The Norse settlers had lived for two centuries eating primarily food they cultivated and beef they raised, only supplementing their diet with seafood. Their aim in moving to Greenland was to get some land of their own to farm and ranch. Building materials, wood, iron, were supplied by trade with their homelands. The plan worked as long as the warm period held.

With the onset of colder temperatures, the pastures couldn’t support the cattle over the long winters. For a few decades ranchers tried replacing the cattle with pigs, but by 1300 the pigs were gone too. Sheep and goats lasted longer, but ranching and farming as the Norse practiced them simply could not sustain life in the new climate. There is no evidence that they even tried to keep the cattle alive using a starvation diet, a practice that was thoroughly established by their ancestors in cold climes and remained in use until recently.

Seafood, which had supplied no more than 30% of their diet in the warm days, shot up to 80% in the 14th century. Most of that 80% was seal, a reliable supply of which could be secured during the animals’ yearly migration stops on the island. They also had to use seals and fish to feed whatever livestock they had left.

Trade shriveled up too. The market for walrus tusks and seal skins, the goods the Greenland colonists had to trade, bottomed out. Ships came less frequently until by the middle of the 14th century there was no regular trade between the Norse settlements of Greenland and the motherlands of Norway and Iceland. Without reliable trade they had to hope for a random ship to stop by to renew their supply of iron or wood.

To paraphrase T.S. Eliot, that was not what they meant at all. That was not it, at all.

The settlers were probably also worried about the increasing loss of their Scandinavian identity. They saw themselves as farmers and ranchers rather than fishermen and hunters.

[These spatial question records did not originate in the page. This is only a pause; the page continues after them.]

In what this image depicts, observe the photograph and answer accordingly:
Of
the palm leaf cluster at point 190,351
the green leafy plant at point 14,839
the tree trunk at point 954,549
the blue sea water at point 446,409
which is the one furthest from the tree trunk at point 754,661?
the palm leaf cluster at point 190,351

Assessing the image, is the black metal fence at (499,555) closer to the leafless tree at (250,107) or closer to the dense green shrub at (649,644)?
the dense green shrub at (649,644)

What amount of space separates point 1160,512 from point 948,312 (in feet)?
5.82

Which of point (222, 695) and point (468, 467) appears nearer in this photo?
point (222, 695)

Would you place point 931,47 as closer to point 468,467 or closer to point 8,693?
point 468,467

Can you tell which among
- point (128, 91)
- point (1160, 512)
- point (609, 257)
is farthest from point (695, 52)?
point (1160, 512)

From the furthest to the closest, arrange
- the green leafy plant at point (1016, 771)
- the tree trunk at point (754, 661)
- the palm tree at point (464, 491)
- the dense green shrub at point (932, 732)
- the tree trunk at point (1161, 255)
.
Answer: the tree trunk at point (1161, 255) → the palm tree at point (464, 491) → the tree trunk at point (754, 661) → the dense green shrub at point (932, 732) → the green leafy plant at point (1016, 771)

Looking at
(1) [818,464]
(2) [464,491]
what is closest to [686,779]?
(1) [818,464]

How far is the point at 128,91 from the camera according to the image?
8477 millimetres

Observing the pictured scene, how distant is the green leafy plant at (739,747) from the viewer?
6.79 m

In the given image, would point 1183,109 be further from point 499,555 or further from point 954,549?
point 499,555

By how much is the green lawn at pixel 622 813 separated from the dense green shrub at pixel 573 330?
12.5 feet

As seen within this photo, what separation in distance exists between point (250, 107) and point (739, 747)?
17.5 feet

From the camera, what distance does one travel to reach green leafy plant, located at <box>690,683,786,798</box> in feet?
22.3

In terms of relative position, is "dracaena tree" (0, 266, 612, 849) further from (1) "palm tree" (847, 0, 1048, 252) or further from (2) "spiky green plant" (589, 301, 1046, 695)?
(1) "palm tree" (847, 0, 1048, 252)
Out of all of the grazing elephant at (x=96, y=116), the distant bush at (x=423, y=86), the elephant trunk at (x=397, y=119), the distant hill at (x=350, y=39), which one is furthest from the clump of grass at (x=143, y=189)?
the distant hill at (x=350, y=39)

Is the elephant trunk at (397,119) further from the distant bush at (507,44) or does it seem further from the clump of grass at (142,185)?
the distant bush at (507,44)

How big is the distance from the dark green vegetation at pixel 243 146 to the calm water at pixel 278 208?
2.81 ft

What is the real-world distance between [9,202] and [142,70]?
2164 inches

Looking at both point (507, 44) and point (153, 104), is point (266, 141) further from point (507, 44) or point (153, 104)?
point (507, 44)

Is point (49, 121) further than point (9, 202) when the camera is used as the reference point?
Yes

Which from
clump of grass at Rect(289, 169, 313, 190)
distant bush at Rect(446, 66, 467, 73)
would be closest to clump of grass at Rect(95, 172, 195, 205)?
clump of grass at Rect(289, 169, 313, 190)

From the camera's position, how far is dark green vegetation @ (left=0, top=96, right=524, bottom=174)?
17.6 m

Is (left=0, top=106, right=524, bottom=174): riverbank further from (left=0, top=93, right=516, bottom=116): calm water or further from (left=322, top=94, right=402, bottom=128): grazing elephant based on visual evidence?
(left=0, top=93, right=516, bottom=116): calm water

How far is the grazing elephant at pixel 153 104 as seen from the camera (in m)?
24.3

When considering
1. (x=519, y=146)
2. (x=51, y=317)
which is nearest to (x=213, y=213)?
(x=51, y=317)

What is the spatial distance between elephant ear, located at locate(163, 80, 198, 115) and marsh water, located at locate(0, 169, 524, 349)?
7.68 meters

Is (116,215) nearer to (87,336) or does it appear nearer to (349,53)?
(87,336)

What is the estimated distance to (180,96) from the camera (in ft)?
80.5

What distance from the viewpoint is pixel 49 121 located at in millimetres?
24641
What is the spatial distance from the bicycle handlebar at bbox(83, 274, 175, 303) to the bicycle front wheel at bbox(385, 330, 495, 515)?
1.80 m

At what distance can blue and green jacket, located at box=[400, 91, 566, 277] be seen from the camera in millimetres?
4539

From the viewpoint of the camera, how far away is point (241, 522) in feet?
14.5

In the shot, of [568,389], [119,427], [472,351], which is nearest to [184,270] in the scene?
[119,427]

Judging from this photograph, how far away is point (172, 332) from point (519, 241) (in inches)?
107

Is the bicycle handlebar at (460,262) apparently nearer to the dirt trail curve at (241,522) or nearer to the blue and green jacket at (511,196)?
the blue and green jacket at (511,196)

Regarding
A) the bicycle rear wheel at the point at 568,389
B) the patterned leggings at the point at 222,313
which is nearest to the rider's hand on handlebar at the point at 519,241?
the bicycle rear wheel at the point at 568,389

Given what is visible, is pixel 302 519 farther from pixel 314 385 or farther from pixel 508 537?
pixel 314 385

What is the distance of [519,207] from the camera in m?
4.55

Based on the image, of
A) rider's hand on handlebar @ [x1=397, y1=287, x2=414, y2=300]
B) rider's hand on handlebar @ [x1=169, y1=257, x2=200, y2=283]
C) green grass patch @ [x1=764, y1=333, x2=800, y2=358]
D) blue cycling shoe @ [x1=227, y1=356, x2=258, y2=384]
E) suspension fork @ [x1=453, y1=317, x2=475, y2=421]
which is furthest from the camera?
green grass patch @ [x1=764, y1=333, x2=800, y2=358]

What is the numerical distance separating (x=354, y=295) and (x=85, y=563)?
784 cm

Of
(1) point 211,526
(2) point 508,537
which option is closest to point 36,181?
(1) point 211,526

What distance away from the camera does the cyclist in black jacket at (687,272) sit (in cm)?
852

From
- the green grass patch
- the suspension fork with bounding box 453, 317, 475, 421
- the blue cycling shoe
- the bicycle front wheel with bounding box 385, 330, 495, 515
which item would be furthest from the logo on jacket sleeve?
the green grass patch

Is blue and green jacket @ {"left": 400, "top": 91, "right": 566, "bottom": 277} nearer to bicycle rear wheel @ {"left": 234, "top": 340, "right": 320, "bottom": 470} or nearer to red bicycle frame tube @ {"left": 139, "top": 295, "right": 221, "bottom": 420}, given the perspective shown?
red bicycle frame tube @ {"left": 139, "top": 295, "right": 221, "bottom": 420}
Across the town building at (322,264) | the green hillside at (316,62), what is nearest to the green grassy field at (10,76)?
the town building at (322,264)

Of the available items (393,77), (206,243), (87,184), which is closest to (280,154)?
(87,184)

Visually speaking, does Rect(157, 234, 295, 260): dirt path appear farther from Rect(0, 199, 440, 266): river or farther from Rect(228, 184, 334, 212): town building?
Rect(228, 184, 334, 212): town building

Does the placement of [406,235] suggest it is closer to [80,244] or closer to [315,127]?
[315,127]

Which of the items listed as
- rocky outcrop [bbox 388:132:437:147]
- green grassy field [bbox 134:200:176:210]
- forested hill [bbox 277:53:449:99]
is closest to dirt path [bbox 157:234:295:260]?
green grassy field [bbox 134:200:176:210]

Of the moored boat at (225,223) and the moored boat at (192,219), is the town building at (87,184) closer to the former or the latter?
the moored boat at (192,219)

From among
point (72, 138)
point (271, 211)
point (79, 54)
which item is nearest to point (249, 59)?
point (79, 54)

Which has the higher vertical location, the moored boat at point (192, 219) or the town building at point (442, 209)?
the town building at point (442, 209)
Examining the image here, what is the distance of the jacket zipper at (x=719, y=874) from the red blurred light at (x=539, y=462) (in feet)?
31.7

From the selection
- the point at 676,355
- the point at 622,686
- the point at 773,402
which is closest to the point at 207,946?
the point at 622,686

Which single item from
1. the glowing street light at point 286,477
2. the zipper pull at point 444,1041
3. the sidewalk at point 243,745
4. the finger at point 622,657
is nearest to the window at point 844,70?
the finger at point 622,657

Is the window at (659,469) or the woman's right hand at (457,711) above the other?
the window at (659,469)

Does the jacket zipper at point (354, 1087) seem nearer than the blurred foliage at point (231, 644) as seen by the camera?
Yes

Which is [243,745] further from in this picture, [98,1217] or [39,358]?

Their social status depended on the land and livestock they owned, but it was precisely these things that could no longer help them produce what they needed to survive.

Although the descendants of the Vikings had adjusted to life in the north, there were limits to their assimilation. “They would have had to live more and more like the Inuit, distancing themselves from their cultural roots,” says [National Museum of Denmark archaeologist Jette] Arneborg. “This growing contradiction between identity and reality was apparently what led to their decline.”

The young people of childbearing age left first. Archaeologists found almost no skeletons of young women from the late period of Norse settlement. The documentary evidence supports that pattern. The wedding of Thorstein Olafsson, a lad from Iceland, and Sigrid Björnsdottir, a local girl, was held on September 14th, 1408, in Greenland’s Hvalsey Church. We know this because when they moved to Iceland, they had to prove to the local bishop that they had been married in a proper sanctioned church ceremony. Those documents are the last records we have of the Norse settlers in Greenland.

Everyone else left shortly thereafter. The fact that no precious objects have been unearthed anywhere in the archaeological record of Norse Greenland indicates that they moved, packing all their treasures, rather than being devastated by disease, natural disaster or starvation. The bone evidence confirms that there was no more illness and hunger among the late Nordic population of Greenland than among comparable populations in Scandinavia.